本文:
<<<<

現在アメリカ全土を揺るがしている「中絶の権利」。6月24日(現地時間)、最高裁判所が1973年の「ロー対ウェイド判決(中絶は憲法で認められた女性の権利だという判断)」を覆したことで、国内の約半数の州が中絶を厳しく制限するという見通しになっています。

国内の分断が深まっていくなかで、中絶が可能な州に移動して手術を受ける従業員に対し、旅費をサポートするとさまざまなアメリカ企業が相次いで表明。本記事では、従業員の中絶手術に関するサポートを行う企業を一部ピックアップします。

※7月5日執筆時のアメリカ国内での情報です。


rallies protesting the supreme court abortion opinion continue in la area
David McNew//Getty Images

アクセンチュア

アクセンチュアは、中絶が禁止されている州に住む従業員を支援するため、医療給付金の増額を決定。地元(居住地から160キロメートル以内)で提供されていない医療サービスを受けるための交通費や航空券、宿泊費まで、社員の旅費が援助されるそう。

バズフィード

中絶を禁止・制限している13州に居住する従業員に対し、安全な中絶を受けるために必要な旅費と費用を提供予定。また、この手続きは完全に機密扱いになると発表。

バンク・オブ・アメリカ

自社の自己保険医療保険プランに加入している従業員とその扶養家族のために、旅費払い戻しの対象となる医療行為のリストを拡大。このリストには、がん治療、卓越した施設での臓器移植、中絶を含む生殖医療、精神疾患による入院が含まれるようになったそう。

ザ ボディショップ

今回の判決の影響を受ける従業員へのサポートだけでなく、セルフケアのための場が必要な従業員や、ボランティアや地元の抗議活動に参加するための休暇を希望する人にも有給休暇を提供。

エスティローダー カンパニーズ

「ロー対ウェイド判決」が覆される可能性を見越して、2週間前から中絶を希望する人のための旅費と宿泊費を負担すると表明していた、エスティローダー。福利厚生の対象となるフルタイムおよびパートタイムの従業員に、個人的な健康上の決断を可能にする包括的な福利厚生の提供を発表。

>>>>

データ部分:
<<<<

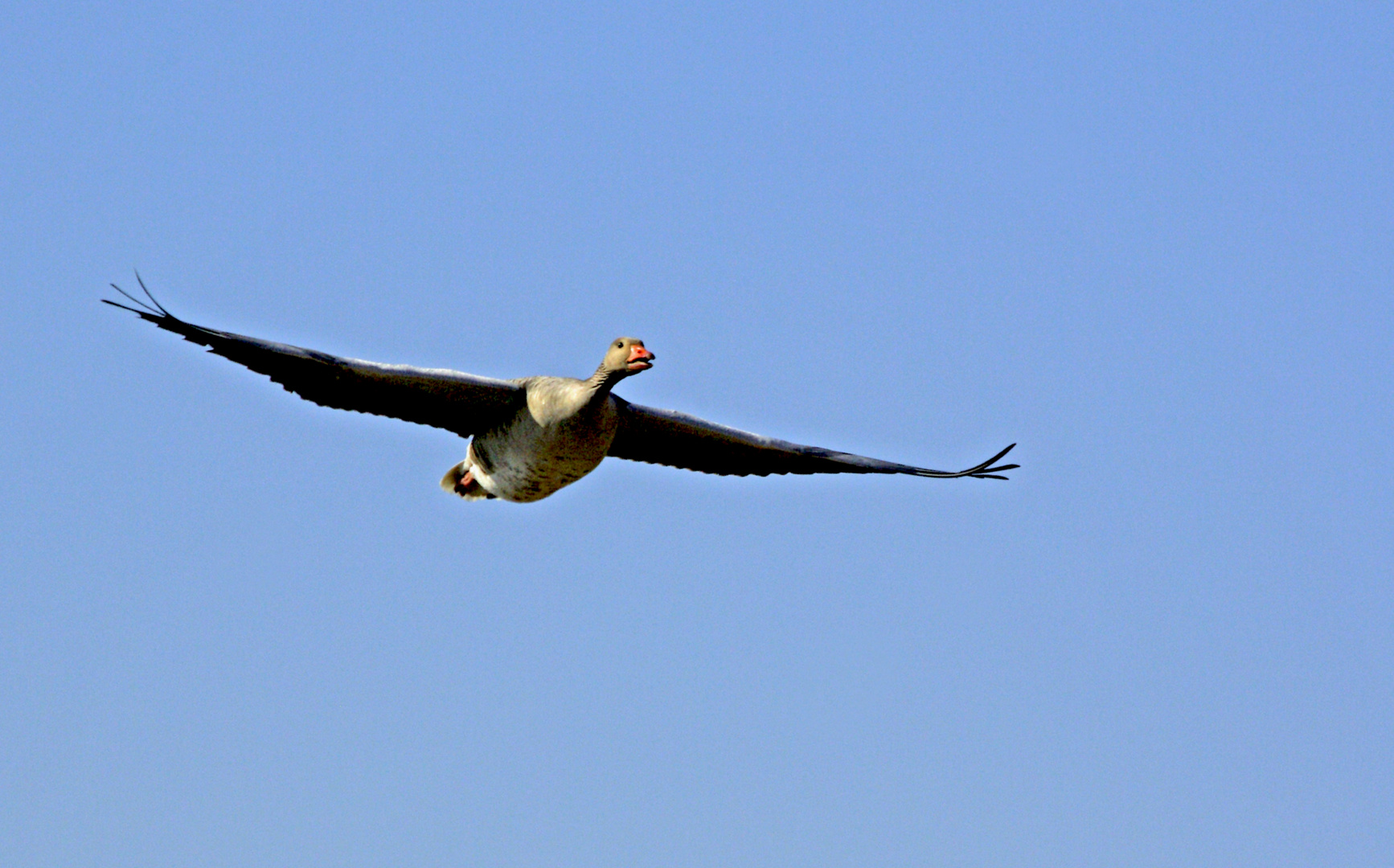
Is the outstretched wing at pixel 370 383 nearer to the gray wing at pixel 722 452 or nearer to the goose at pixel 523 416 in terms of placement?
the goose at pixel 523 416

>>>>

課題 A:
中絶支援企業についての本文のうち、「アクセンチュアは、中絶が禁止」を含む箇所から書き写し始め、「完全に機密扱いになると発表。」のところで終えてください。
課題 B:
中絶支援企業についての本文をもとに、次の問いに答えてください。
(i) 最高裁判所がロー対ウェイド判決を覆したのは、現地時間で何月何日か。
(ii) アクセンチュアの支援で「地元」とされるのは、居住地から何キロメートル以内か。
(iii) バズフィードが旅費と費用を提供する対象は、何州に住む従業員か。

解答 A:
アクセンチュアは、中絶が禁止されている州に住む従業員を支援するため、医療給付金の増額を決定。地元(居住地から160キロメートル以内)で提供されていない医療サービスを受けるための交通費や航空券、宿泊費まで、社員の旅費が援助されるそう。

バズフィード

中絶を禁止・制限している13州に居住する従業員に対し、安全な中絶を受けるために必要な旅費と費用を提供予定。また、この手続きは完全に機密扱いになると発表。

解答 B:
(i) 6月24日
(ii) 160キロメートル以内
(iii) 中絶を禁止・制限している13州